Within moments, under the guidance of several veterans, laughter burst across the Wall. As they laughed, the soldiers gradually relaxed and resumed methodically throwing fire-oil bombs and launching dragon-glass arrows.

Until something changed below.

"Rustle, rustle, rustle." The corpses that had silently endured the barrage suddenly moved as one, shifting to either side and revealing a ten-meter-wide path.

A surge of icy white mist rolled out from the far end of that opening.

The wind grew colder.

The freezing fog thickened.

The Night's Watch saw two faint blue lanterns flickering in the mist, drifting closer to the Wall.

"A large one is coming," Ulmar whispered grimly. He drew his bow, lit the oilcloth-wrapped arrow in the brazier, and let it fly. It shot six hundred meters outward, aided by the wall's towering height.

"Ah!" Once they saw what was coming, everyone cried out together.

It was an army—rows of ice-crystal armor, seaweed-like silver hair, every one of them an Other.

More than a hundred strong!

These Others rode black-furred spiders the size of buffalo and followed behind a single figure carrying a handle shaped like a parasol.

Just like knights following a king into battle.

Count Rolands suddenly understood and shouted in horror, "The White Walker King! The one leading them is the White Walker King!"

"Attack! Everyone, hurry! Fire-oil bombs! Dragon-glass ballista bolts! Arrows! Cover that monster!" Cotter Pyke snapped back to himself and roared.

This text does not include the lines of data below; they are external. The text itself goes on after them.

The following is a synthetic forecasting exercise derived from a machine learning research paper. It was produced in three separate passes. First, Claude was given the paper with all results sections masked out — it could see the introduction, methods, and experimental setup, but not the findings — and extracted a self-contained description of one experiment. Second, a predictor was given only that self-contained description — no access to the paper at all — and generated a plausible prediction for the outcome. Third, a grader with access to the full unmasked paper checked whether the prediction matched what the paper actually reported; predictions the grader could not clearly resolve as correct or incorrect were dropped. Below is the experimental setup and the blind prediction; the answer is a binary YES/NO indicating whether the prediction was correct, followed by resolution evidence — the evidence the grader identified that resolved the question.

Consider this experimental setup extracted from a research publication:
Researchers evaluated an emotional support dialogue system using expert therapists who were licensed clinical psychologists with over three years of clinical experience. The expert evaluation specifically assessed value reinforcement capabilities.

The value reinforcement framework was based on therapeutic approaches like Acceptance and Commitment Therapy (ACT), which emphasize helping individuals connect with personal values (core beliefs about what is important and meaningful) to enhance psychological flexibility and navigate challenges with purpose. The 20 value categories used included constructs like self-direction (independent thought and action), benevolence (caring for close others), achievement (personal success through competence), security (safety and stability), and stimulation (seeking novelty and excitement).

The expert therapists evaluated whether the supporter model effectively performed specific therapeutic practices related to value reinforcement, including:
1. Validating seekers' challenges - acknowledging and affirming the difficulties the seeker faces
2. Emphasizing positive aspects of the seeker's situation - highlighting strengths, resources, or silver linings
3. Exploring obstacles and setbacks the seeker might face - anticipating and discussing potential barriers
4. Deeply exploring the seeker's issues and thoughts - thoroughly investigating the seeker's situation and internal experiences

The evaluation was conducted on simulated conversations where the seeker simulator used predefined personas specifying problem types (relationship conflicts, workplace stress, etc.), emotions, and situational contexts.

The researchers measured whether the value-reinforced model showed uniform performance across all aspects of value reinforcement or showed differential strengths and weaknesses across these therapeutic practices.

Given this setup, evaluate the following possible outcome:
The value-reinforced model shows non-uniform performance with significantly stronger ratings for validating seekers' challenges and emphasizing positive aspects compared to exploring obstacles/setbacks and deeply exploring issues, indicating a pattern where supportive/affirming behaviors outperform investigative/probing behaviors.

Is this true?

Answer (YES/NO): YES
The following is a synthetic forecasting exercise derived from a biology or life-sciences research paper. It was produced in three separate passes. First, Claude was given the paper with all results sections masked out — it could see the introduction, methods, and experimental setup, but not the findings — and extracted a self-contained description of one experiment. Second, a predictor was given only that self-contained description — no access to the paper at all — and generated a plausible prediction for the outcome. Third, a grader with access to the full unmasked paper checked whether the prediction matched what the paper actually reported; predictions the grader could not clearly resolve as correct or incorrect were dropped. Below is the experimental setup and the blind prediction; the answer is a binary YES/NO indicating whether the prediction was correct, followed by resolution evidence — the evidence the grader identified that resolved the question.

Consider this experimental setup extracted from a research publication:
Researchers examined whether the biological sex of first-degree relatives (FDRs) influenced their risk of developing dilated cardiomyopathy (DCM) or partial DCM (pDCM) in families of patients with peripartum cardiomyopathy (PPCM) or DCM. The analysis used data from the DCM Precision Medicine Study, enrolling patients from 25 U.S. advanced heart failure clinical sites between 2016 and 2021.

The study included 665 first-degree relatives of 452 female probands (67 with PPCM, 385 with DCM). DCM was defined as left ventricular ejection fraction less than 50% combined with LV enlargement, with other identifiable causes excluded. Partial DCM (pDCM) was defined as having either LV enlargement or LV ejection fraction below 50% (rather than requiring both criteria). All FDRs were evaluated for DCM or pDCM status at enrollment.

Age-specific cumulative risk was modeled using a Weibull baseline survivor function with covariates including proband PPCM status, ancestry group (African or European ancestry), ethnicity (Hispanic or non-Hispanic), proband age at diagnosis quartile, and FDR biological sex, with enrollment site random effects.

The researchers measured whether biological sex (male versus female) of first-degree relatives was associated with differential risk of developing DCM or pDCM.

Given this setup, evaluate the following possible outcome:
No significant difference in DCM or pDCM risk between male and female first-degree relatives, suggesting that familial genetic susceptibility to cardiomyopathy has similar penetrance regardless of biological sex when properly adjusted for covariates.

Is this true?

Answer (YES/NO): YES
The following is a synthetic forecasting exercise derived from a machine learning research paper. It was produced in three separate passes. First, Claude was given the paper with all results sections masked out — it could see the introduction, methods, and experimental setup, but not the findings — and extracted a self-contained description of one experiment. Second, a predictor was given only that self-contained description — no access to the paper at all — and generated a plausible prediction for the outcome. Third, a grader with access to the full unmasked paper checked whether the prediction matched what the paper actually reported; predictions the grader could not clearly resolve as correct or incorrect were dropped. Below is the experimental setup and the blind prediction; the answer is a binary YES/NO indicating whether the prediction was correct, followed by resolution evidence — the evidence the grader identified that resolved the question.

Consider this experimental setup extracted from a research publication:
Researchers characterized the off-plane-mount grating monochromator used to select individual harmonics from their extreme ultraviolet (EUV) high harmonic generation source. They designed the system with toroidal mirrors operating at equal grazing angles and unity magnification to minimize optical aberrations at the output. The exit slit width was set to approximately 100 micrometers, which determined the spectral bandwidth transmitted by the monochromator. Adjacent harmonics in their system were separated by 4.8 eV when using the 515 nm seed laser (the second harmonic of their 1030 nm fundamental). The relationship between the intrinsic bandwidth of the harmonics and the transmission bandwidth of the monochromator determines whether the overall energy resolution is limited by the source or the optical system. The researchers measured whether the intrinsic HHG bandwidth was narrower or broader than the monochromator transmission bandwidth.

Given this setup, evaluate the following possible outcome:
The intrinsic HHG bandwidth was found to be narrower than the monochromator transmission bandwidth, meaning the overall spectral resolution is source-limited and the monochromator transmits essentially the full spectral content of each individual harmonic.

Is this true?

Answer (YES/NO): YES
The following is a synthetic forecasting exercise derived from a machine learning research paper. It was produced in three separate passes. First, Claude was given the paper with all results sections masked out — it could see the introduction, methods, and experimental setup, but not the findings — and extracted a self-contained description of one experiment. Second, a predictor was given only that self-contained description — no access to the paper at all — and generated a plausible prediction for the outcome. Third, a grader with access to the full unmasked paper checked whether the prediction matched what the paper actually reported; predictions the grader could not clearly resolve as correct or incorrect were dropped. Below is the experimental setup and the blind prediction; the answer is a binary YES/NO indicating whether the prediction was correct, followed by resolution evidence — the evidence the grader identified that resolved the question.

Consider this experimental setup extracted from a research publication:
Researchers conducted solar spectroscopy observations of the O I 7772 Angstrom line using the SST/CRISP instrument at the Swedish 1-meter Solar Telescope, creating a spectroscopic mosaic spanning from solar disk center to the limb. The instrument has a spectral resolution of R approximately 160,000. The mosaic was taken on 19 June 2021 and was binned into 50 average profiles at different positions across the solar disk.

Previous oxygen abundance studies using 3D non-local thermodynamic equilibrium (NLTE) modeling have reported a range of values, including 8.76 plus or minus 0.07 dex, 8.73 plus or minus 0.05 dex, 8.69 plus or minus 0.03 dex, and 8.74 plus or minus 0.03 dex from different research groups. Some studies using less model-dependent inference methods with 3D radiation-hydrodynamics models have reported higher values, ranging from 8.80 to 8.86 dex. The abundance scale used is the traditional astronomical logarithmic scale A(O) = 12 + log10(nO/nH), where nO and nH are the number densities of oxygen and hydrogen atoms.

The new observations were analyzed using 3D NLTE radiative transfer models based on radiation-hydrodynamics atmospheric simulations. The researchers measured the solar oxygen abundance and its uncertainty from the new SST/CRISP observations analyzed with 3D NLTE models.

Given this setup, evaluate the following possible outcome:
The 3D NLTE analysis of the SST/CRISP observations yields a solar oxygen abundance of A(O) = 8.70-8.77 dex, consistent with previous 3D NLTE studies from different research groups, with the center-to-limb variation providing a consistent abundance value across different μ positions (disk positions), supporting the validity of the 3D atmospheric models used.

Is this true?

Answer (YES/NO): YES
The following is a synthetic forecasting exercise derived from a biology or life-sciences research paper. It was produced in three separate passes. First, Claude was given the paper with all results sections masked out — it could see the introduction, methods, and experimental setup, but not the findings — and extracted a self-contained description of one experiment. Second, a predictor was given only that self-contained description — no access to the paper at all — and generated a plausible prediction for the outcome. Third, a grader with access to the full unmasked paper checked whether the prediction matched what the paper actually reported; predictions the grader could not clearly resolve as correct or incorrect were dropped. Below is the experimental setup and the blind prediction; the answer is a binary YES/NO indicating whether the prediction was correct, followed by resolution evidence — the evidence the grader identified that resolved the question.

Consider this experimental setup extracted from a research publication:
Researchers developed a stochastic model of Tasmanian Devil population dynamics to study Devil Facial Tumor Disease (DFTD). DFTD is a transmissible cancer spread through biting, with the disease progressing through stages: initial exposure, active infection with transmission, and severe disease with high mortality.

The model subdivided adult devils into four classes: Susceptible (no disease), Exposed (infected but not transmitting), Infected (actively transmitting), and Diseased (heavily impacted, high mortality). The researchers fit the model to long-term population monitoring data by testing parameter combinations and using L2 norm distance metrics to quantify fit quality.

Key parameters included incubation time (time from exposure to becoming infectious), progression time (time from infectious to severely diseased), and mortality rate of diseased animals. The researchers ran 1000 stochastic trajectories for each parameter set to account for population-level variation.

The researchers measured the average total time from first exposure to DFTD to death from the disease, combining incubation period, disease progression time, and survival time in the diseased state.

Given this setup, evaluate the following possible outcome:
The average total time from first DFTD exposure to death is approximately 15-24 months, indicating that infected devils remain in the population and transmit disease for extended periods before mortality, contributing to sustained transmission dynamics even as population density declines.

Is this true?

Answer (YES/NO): YES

But the White Walker King was no fool. He halted five hundred meters from the Wall, and a spiraling storm of ice and snow rose around him, shredding every arrow and bolt before they could reach their mark.

And the storm blocked all lines of sight.

They had barely managed two volleys when a low, grating sound emerged from the storm—a grinding scrape like a shoe sole dragging across thick glass on a cement road—and reached them without resistance.

Hearing that sound, the Night's Watch felt their minds slip. It was as if icy hands clutched their souls, froze them solid, and crushed them into frost dust.

And then the most terrifying thing happened.

Those same hands gripped not only their souls but also the Wall beneath their feet.

Crack.

The first fissure appeared. The first groaning roar of breaking ice split the air. The men on top of the Wall had not yet noticed, but those preparing for battle in the courtyard below saw it clearly.

The crack was like a fresh wound carved across a baby's cheek—a deep scar stretching hundreds of meters across the pale ice, sharp, vivid, and soul-shaking.

Before anyone could scream—"Crack, crack—crack-crack-crack—crack-crack-crack-crack!"

A second crack, a third, a fourth erupted in seconds. The mountain-tall Wall splintered into a web of fractures.

And visible to all, a thick, heavy black cloud slowly spread over the Wall—like the Wall was a child lying upon the ground, and a mother was laying a massive quilt gently over him.

"Crack—Boom—"

Amid the oppressive black clouds over the city, dense, spiderweb-like crimson lightning flickered.

"Ahhh—" The lightning overhead, the glacier cracks at their feet resembling the mouths of giants, made every Night's Watchman on the Great Wall anticipate what was about to happen.

One by one, they opened their mouths, letting out meaningless yet terrifying screams—the last they would ever utter in their lives.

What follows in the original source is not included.